### Goal of the exercise
If a line in the records below holds the word "vote", copy it.

### Data shown
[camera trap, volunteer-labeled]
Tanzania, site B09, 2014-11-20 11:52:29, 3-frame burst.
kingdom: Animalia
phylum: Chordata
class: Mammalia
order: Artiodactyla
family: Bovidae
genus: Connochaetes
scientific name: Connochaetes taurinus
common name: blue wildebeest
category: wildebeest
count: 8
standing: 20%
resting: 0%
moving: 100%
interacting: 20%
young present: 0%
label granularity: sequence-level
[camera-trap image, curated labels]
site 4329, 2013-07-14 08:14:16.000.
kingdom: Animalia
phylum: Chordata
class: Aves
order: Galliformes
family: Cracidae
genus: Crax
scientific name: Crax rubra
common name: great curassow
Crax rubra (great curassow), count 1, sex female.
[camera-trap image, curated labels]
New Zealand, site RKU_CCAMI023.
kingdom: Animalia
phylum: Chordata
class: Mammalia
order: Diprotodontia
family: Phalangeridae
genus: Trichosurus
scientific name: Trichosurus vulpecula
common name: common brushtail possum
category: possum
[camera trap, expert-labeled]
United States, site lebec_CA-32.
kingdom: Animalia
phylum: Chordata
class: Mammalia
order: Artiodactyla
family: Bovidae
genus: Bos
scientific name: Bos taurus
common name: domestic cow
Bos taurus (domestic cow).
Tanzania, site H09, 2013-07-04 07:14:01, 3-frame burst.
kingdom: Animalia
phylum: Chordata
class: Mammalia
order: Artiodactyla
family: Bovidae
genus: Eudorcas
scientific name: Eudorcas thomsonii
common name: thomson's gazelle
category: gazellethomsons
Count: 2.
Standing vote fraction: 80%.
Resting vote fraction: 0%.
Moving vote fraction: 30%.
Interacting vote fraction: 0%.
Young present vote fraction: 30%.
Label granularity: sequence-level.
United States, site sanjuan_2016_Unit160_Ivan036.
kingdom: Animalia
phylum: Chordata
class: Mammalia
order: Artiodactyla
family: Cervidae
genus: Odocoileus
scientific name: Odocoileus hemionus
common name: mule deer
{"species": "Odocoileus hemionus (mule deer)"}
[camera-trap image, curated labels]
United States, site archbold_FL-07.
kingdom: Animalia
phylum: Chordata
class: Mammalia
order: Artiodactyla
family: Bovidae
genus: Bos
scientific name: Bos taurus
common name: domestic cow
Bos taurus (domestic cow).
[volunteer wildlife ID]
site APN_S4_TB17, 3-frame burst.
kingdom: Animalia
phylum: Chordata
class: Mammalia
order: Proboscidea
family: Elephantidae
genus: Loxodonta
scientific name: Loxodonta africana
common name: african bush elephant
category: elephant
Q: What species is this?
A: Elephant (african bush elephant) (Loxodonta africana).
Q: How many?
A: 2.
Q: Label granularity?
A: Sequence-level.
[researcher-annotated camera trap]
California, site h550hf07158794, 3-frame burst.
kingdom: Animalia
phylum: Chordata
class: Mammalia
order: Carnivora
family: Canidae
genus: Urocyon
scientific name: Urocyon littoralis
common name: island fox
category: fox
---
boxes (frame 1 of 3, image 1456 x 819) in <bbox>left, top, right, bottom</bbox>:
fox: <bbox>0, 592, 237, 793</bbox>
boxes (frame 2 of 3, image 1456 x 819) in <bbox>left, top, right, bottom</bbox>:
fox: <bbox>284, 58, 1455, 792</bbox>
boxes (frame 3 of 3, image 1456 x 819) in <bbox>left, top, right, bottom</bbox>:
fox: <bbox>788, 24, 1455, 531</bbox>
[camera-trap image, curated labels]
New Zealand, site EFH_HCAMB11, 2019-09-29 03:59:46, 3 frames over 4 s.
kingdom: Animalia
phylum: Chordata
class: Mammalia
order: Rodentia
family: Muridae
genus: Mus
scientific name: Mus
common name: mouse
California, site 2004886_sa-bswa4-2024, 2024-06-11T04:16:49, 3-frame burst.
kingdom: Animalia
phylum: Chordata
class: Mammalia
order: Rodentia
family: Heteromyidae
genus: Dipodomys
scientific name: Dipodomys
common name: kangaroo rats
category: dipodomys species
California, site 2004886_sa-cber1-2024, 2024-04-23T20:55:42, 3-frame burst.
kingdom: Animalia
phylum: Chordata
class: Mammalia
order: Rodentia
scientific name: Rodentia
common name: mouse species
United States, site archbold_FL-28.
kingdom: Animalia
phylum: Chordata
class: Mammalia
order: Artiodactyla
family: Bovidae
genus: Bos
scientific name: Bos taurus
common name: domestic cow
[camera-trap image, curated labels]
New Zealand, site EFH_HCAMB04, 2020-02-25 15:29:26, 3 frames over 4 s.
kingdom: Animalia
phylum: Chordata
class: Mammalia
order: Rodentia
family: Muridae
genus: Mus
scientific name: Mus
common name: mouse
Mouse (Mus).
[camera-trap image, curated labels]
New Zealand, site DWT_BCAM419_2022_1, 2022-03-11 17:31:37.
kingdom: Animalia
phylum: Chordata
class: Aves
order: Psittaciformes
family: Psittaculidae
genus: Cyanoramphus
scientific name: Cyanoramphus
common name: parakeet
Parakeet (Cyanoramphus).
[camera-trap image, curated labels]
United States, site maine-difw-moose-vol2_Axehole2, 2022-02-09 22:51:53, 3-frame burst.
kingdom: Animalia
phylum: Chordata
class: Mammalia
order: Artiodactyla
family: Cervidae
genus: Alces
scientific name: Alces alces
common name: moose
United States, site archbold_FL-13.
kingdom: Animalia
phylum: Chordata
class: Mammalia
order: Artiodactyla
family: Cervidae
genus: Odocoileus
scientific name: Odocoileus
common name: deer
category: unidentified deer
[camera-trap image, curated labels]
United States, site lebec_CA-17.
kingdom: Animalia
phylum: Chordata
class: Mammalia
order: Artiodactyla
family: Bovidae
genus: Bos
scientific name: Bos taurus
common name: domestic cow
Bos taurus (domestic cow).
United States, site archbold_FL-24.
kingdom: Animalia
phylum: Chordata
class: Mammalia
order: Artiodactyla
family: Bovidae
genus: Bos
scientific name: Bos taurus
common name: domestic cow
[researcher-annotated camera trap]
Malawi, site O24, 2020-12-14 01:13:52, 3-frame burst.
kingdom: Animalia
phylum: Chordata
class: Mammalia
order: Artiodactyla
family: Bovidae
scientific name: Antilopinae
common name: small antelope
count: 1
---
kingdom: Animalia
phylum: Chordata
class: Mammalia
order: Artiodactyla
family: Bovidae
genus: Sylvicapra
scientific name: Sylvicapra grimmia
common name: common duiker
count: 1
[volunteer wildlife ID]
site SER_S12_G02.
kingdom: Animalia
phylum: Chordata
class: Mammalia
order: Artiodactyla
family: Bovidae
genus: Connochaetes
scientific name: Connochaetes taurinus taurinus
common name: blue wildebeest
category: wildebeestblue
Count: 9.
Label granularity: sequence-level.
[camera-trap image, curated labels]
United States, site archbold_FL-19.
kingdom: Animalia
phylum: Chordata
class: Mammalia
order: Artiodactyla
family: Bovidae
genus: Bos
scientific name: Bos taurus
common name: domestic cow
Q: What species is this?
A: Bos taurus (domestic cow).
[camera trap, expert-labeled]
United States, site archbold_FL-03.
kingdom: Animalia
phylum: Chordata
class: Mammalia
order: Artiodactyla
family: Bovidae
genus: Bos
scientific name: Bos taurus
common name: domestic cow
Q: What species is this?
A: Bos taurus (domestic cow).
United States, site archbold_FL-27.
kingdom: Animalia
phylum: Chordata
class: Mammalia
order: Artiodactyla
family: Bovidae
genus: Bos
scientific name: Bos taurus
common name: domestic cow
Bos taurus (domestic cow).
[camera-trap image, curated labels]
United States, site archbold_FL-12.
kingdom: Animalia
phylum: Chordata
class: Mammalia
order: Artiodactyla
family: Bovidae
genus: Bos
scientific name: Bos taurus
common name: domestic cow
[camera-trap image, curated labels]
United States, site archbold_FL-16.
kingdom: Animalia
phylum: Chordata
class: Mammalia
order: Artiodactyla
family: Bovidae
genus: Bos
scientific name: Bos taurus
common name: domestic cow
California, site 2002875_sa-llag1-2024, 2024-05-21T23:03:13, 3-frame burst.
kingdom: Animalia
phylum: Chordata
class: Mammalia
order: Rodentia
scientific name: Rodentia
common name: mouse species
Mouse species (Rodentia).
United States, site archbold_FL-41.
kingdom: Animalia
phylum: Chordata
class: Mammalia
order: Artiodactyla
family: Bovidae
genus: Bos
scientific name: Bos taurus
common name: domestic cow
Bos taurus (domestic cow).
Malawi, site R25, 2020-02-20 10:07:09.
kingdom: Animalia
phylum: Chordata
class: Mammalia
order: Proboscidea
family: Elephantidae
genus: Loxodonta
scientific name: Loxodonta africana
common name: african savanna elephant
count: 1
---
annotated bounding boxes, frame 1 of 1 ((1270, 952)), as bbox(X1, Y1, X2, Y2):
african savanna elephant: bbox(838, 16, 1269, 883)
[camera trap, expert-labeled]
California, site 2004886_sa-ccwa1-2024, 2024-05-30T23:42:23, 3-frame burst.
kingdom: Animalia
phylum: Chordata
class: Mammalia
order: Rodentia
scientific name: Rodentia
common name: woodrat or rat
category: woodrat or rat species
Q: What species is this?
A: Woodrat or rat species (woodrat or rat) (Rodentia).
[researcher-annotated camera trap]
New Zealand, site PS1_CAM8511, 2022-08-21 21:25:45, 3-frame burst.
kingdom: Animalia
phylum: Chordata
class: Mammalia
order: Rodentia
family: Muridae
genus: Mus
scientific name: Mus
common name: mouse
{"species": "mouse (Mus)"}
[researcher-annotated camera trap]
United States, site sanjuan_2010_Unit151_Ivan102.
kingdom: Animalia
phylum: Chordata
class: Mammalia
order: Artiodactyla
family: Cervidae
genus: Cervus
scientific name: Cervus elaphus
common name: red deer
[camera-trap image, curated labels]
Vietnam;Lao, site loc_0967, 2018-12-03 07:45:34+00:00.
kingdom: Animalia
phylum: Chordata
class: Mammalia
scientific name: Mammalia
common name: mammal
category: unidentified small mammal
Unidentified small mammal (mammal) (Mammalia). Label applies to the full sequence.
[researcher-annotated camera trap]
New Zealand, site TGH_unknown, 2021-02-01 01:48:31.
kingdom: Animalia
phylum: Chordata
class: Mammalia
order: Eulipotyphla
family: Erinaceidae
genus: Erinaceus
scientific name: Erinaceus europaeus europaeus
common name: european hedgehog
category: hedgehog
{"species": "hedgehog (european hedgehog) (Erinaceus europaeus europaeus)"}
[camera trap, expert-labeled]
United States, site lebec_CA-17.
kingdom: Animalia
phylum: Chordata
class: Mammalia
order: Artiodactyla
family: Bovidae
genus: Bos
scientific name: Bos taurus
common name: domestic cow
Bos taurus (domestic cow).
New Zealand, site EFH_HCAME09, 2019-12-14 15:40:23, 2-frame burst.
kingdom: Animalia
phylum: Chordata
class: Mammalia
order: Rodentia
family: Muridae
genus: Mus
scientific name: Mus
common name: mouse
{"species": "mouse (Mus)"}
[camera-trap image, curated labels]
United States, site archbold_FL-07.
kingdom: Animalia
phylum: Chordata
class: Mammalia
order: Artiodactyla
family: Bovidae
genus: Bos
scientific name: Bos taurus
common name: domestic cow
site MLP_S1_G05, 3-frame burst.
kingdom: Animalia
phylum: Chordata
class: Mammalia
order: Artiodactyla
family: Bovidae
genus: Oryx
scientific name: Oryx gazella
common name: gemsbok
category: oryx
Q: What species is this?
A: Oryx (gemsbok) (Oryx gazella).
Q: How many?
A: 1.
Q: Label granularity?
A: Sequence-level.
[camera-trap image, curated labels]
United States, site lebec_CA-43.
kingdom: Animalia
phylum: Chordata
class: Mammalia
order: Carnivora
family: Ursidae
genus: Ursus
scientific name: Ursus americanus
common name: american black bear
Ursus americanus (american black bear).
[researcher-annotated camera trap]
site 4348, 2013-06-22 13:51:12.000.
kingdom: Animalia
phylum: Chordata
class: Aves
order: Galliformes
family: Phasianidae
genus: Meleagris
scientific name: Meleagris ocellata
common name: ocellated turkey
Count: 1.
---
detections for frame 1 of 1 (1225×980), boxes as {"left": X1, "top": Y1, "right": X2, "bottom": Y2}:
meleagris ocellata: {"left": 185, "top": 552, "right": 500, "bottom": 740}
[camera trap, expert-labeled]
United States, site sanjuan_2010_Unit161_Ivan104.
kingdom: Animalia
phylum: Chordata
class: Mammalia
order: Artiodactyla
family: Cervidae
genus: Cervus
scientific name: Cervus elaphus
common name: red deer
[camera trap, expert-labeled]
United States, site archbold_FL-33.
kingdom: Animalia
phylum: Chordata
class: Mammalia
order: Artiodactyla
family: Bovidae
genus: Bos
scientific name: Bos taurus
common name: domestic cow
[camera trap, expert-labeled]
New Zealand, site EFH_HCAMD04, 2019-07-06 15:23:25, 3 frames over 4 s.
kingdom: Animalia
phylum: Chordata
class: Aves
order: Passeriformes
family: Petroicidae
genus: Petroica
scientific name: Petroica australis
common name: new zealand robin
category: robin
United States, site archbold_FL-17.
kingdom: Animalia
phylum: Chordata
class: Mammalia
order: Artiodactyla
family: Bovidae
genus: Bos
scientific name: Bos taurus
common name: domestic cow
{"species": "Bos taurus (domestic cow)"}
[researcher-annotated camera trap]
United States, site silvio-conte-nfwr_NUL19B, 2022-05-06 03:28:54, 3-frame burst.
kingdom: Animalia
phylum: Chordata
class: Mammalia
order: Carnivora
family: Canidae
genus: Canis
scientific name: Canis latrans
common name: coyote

### Answer area
Standing vote fraction: 80%.
Resting vote fraction: 0%.
Moving vote fraction: 30%.
Interacting vote fraction: 0%.
Young present vote fraction: 30%.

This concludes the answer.